Panda Bear & Sonic Boom
(Big Top, 11.00pm, Friday)
Animal Collective’s angelic, Wilsonian singer-creator, Noah “Panda Bear” Lennox, and the one-time Spacemen 3 man Peter “Sonic Boom” Kember both live in or near Lisbon, Portugal and collaborate regularly, though never more symbiotically than on Reset, one of MOJO’s albums of 2022. This year they’ve been playing their album, live, from start to finish and encoring with choice cuts from both artists’ solo catalogues. That makes their shows sound schematic, but MOJO’s experience is of an ever-evolving presentation, growing more powerful with every visit.
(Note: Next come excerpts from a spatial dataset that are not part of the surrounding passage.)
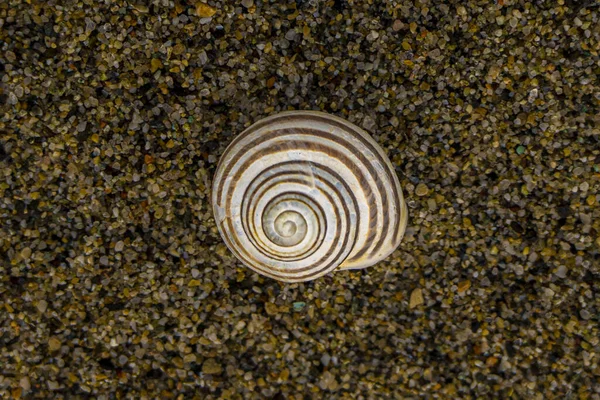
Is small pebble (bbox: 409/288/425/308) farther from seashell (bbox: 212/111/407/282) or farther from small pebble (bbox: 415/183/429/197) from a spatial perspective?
small pebble (bbox: 415/183/429/197)

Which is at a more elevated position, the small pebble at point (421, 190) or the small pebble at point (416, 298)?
the small pebble at point (421, 190)

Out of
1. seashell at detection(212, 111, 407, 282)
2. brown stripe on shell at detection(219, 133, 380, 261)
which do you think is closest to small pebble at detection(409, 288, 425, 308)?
seashell at detection(212, 111, 407, 282)

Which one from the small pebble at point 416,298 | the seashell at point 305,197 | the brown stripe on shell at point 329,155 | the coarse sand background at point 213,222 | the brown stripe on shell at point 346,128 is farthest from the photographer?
the small pebble at point 416,298

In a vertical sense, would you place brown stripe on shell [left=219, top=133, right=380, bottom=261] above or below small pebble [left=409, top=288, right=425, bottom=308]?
above

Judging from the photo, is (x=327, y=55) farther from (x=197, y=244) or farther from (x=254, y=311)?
(x=254, y=311)

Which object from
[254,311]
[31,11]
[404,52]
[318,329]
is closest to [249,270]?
[254,311]

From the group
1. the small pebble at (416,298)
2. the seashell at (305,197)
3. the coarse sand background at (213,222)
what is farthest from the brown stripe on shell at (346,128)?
the small pebble at (416,298)

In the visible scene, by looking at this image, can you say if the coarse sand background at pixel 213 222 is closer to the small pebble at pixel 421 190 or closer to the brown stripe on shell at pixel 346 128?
the small pebble at pixel 421 190
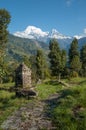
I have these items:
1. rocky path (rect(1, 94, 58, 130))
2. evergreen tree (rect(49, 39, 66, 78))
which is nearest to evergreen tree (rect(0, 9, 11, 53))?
evergreen tree (rect(49, 39, 66, 78))

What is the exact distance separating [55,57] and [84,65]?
900 inches

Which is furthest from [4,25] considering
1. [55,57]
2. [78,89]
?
[78,89]

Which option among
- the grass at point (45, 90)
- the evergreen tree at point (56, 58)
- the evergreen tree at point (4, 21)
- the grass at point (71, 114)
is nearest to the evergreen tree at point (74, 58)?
the evergreen tree at point (56, 58)

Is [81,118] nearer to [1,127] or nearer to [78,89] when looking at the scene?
[1,127]

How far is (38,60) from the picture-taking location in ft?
348

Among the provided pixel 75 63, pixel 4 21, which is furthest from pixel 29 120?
pixel 75 63

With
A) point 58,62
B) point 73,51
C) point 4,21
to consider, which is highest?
point 4,21

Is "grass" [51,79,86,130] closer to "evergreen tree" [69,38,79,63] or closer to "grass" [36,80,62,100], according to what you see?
"grass" [36,80,62,100]

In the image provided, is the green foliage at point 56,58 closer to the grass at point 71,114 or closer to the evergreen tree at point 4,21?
the evergreen tree at point 4,21

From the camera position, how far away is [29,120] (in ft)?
62.0

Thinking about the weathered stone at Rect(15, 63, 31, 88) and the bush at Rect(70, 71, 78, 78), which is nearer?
the weathered stone at Rect(15, 63, 31, 88)

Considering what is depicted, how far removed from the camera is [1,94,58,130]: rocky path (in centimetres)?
1738

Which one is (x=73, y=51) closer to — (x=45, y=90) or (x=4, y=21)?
(x=4, y=21)

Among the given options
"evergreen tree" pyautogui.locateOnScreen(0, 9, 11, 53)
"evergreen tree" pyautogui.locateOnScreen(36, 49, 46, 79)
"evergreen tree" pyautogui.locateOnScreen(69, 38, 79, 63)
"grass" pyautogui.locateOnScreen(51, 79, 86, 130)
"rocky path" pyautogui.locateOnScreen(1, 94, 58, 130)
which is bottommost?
"rocky path" pyautogui.locateOnScreen(1, 94, 58, 130)
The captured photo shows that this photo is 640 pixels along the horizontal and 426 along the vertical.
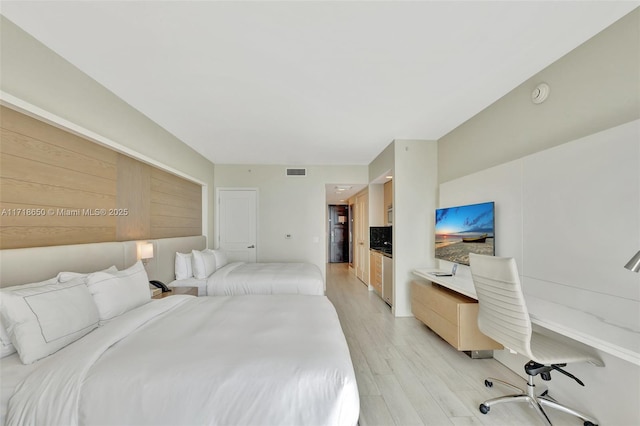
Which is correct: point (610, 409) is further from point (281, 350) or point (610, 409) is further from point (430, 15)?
point (430, 15)

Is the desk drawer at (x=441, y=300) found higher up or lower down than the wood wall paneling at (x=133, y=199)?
lower down

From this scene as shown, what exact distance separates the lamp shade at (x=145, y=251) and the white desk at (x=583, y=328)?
3.58 m

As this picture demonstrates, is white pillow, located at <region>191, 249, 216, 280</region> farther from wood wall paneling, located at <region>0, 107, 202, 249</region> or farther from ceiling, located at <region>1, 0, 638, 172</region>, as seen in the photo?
ceiling, located at <region>1, 0, 638, 172</region>

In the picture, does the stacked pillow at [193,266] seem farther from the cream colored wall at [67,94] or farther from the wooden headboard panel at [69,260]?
the cream colored wall at [67,94]

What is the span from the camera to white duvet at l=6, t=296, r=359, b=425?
1.17 m

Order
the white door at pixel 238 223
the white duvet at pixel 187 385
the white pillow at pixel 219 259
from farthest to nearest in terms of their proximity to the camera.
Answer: the white door at pixel 238 223 → the white pillow at pixel 219 259 → the white duvet at pixel 187 385

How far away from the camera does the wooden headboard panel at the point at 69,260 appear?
1.55 m

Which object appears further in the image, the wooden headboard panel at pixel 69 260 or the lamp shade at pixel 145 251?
the lamp shade at pixel 145 251

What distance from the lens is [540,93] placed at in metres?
2.13

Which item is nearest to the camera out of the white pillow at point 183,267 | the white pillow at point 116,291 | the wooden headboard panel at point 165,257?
the white pillow at point 116,291

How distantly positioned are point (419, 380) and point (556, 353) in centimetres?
106

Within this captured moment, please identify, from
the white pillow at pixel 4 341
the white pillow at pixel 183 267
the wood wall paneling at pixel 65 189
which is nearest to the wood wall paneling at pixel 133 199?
the wood wall paneling at pixel 65 189

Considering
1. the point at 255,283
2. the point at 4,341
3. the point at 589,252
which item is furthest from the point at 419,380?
the point at 4,341

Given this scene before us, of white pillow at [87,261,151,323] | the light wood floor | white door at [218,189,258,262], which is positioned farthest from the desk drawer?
white door at [218,189,258,262]
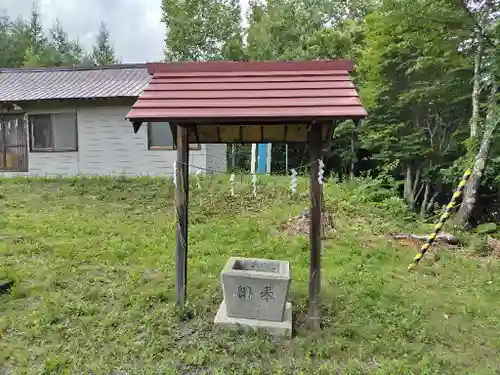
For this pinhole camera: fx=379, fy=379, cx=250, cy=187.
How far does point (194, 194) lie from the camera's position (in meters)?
8.23

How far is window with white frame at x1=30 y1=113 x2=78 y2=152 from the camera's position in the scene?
1020 cm

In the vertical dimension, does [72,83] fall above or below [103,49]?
below

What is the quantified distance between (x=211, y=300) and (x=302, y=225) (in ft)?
9.66

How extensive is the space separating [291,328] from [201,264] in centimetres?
180

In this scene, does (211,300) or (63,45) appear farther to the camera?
(63,45)

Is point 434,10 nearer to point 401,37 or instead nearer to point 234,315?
point 401,37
Beginning with samples from (by and large) early ’60s 45s in the Boom collection, their Reset songs become epic blooms that channel the innocence and minimalism of early rock, finding a seed of psych in each and coaxing it into full flower. Their late-night End Of The Road set was the festival highlight of most who saw it. “Everly Brothers on acid!” said one sparkly-eyed convert. Although hallucinogens may have been ingested.
Wet Leg
(Woods Stage, 7.30pm, Saturday)
The penultimate set of the festival’s main stage bill on Saturday evening had been ringfenced for a Mystery Artist – and the secret was well kept until early afternoon on the day. End Of The Road plays a part in the Wet Leg story, as the idea for the band was hatched by its main protagonists at a previous EOTR (co-writing guitarist Josh Mobaraki also hails from nearby Salisbury) – of which main singer Rhian Teasdale reminded us early doors, after apologising for a very heavy cold.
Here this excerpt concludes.